Soma gerçeğinden baktığımızda kan ile kar arasındaki ilişki son derece açık. Ortalama yüzde 3,9 olan faaliyet karı madencilik ve taş ocakcılığında yüzde 15,5.

Soma içimizde kapanmaz bir yara. Hep hatırlamamız gereken bir acı. Sorumlularının asla unutulmaması gereken bir katliam. 13 Mayıs kapitalizmin yani para-malcı sistemin yarattığı acımasız sistemin ortaya serildiği bir tarih.

İşçi sınıfı bu tarihi asla unutmamalı. Bu ülkede yaşayanlar bu tarihi asla unutmamalı.

7 Haziran seçimlerine giderken sıklıkla ve ısrarla Soma gündemimizde olmalı.

İş cinayetlerinde kaybettiklerimizin anısı bize bunu söylüyor.

Hiç unutmayalım.

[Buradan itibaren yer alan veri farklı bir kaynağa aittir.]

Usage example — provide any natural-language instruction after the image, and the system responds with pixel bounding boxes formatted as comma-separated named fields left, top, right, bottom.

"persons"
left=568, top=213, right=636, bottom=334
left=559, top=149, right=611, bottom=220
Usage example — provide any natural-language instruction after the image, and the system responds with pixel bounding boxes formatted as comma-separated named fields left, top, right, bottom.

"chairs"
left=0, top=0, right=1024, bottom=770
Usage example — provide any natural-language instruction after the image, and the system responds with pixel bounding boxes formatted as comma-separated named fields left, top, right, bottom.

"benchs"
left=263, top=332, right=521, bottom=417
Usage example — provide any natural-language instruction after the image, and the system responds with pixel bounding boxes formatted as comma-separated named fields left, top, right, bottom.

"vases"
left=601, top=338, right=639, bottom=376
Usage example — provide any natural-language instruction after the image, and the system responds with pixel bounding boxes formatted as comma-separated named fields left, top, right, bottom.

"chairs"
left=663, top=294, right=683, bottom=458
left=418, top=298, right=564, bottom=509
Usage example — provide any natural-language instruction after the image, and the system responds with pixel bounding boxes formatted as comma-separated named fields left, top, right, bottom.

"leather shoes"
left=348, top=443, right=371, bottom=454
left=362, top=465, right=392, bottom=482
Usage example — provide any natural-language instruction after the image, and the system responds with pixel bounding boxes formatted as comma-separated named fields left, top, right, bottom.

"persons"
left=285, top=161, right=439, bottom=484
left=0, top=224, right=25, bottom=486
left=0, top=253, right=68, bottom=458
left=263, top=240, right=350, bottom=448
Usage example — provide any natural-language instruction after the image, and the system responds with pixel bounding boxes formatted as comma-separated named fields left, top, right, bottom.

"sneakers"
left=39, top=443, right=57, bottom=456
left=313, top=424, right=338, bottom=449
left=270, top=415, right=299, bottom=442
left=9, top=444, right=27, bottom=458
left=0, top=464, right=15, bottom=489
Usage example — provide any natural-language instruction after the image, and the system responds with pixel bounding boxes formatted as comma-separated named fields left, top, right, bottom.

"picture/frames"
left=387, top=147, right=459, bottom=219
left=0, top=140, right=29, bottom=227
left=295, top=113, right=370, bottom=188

Hiç unutmayalım.

İşçi Sağlığı ve İş Güvenliği Meclisi’nin raporuna göre AKP döneminde 15 bin işçi iş cinayetlerinde hayatını kaybetti. Unutmayalım!

14 Mart 2013 tarihinde Adana’da haftalığı 100 TL’ye çalıştığı fabrikada kafası pres makinesine sıkışarak ölen 13 yaşındaki çocuk işçi Ahmet Yıldız’ı unutmayalım.

Ayakkabı kutuları, kömür torbaları, araziler, ihaleler, ölüm. Hepsi yan yana. Unutmayalım!

Birilerinin saltanatı, sarayları, hanları için zenginliği için yapılan zulmü unutmayalım.

Bu yüzden 1 Mayıs’ın işçi sınıfının birlik, mücadele ve dayanışma gününün temel gündemi Soma olmalı. İş cinayetleri evet fıtrat, kurulan sistemin fıtratı. O yüzden unutmayalım. Hiç unutmayalım.